From the line with "genus: Anthornis" to the line with "common name: thomson's gazelle", retype every line exactly, including those two, and leave out the rest of the data below.
————————
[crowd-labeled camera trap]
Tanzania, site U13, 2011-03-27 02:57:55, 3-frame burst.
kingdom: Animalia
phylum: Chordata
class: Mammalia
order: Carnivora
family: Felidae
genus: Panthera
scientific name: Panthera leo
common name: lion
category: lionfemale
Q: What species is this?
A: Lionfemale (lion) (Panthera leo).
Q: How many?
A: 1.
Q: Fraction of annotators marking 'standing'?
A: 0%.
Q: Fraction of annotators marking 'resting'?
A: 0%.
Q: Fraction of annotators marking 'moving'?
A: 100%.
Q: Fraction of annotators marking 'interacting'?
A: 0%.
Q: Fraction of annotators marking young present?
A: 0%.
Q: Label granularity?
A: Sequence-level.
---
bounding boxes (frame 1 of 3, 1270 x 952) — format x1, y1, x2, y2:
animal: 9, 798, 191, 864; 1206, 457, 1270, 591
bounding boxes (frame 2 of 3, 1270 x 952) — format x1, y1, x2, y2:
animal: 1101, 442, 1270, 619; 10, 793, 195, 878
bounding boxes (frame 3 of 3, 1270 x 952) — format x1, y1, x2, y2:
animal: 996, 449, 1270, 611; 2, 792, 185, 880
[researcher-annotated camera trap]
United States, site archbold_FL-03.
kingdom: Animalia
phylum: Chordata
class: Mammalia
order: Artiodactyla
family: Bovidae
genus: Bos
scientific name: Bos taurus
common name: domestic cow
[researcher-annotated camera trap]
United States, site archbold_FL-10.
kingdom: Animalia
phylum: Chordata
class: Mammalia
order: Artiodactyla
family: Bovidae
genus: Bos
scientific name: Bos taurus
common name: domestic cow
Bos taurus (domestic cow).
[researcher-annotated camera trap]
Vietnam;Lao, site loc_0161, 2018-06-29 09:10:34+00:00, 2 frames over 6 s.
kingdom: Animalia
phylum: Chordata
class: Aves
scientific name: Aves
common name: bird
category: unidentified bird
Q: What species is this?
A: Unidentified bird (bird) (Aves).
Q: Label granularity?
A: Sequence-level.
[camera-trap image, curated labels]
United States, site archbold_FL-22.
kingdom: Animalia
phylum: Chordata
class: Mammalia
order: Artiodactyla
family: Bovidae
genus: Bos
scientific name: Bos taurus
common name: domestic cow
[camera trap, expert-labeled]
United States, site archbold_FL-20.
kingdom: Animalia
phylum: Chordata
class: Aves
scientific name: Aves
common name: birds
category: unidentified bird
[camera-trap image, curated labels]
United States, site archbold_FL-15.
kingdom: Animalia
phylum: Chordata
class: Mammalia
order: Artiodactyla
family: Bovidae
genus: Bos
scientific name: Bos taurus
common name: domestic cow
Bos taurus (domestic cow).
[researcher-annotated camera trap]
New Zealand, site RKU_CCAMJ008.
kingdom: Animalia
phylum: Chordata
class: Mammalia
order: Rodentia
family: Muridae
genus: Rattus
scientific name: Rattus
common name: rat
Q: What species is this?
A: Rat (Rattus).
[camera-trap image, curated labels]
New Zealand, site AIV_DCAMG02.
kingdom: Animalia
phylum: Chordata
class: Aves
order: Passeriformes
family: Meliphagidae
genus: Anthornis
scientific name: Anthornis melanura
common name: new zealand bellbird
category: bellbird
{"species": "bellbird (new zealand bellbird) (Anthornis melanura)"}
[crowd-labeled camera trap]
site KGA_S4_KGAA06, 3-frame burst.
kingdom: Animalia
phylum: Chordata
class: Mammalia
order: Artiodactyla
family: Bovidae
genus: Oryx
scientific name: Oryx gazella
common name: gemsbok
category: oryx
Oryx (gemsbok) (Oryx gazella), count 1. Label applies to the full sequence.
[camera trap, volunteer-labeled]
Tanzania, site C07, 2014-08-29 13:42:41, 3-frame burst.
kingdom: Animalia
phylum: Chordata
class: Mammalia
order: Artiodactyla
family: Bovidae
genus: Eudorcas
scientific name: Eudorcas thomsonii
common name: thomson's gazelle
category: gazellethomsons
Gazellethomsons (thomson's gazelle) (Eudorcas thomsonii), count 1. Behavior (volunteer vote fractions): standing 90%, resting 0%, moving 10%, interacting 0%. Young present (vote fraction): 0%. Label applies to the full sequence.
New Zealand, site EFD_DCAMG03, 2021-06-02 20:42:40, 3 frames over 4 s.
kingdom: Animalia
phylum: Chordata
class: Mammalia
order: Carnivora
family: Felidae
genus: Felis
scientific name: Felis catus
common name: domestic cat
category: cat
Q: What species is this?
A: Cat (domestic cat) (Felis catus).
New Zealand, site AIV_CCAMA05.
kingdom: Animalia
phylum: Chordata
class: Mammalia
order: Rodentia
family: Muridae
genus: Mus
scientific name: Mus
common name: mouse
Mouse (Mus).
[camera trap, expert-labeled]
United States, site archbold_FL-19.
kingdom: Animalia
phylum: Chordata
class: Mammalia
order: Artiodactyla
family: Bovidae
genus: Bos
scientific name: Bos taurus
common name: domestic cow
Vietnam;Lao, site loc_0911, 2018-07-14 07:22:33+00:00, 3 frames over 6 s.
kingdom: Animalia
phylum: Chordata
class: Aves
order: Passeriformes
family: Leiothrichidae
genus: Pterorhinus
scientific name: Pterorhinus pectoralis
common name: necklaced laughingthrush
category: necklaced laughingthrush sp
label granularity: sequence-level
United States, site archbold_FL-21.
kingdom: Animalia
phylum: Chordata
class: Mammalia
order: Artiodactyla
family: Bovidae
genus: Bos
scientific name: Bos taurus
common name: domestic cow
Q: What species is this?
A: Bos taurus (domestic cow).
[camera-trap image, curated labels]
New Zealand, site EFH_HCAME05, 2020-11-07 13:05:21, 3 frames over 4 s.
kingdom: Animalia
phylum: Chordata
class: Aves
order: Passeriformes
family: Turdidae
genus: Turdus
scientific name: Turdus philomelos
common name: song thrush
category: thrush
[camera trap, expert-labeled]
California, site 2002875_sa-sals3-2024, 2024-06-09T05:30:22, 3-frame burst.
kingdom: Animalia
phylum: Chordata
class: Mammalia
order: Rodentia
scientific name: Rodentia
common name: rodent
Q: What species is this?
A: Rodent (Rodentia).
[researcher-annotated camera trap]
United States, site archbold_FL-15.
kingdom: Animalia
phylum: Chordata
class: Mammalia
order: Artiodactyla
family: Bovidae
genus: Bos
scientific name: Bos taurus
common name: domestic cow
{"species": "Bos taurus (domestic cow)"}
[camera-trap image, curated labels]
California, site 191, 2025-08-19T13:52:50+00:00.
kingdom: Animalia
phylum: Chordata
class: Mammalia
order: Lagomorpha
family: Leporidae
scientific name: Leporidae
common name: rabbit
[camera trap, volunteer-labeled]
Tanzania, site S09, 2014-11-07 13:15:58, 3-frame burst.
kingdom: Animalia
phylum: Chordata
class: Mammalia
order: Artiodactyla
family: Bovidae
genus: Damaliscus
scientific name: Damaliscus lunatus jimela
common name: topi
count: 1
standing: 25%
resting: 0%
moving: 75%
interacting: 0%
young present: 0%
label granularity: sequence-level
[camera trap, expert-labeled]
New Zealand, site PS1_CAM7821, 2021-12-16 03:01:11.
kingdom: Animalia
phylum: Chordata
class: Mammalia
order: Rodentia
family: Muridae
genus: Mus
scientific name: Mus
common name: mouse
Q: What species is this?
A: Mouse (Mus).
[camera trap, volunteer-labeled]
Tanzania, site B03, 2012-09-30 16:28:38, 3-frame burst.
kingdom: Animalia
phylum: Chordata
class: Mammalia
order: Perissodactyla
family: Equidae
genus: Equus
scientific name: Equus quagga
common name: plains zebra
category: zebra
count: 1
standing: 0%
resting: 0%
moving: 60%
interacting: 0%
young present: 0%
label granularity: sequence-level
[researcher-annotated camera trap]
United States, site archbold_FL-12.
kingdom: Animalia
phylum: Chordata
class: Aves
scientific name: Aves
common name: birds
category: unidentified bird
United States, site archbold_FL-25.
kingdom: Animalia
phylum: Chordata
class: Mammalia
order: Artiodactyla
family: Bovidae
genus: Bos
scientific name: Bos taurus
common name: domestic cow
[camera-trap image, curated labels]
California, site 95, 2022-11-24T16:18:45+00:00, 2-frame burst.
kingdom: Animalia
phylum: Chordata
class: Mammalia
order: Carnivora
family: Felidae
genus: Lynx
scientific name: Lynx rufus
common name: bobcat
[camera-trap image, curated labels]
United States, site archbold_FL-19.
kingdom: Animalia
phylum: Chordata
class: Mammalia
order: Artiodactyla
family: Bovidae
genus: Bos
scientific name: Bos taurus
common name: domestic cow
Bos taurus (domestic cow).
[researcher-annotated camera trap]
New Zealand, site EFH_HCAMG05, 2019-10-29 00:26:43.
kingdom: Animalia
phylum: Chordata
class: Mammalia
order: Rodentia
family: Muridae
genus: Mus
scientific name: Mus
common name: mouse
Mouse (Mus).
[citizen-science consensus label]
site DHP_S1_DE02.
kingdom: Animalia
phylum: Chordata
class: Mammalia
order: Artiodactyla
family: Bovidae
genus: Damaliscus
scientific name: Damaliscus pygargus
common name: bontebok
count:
————————
▶ _Task output_:
genus: Anthornis
scientific name: Anthornis melanura
common name: new zealand bellbird
category: bellbird
{"species": "bellbird (new zealand bellbird) (Anthornis melanura)"}
[crowd-labeled camera trap]
site KGA_S4_KGAA06, 3-frame burst.
kingdom: Animalia
phylum: Chordata
class: Mammalia
order: Artiodactyla
family: Bovidae
genus: Oryx
scientific name: Oryx gazella
common name: gemsbok
category: oryx
Oryx (gemsbok) (Oryx gazella), count 1. Label applies to the full sequence.
[camera trap, volunteer-labeled]
Tanzania, site C07, 2014-08-29 13:42:41, 3-frame burst.
kingdom: Animalia
phylum: Chordata
class: Mammalia
order: Artiodactyla
family: Bovidae
genus: Eudorcas
scientific name: Eudorcas thomsonii
common name: thomson's gazelle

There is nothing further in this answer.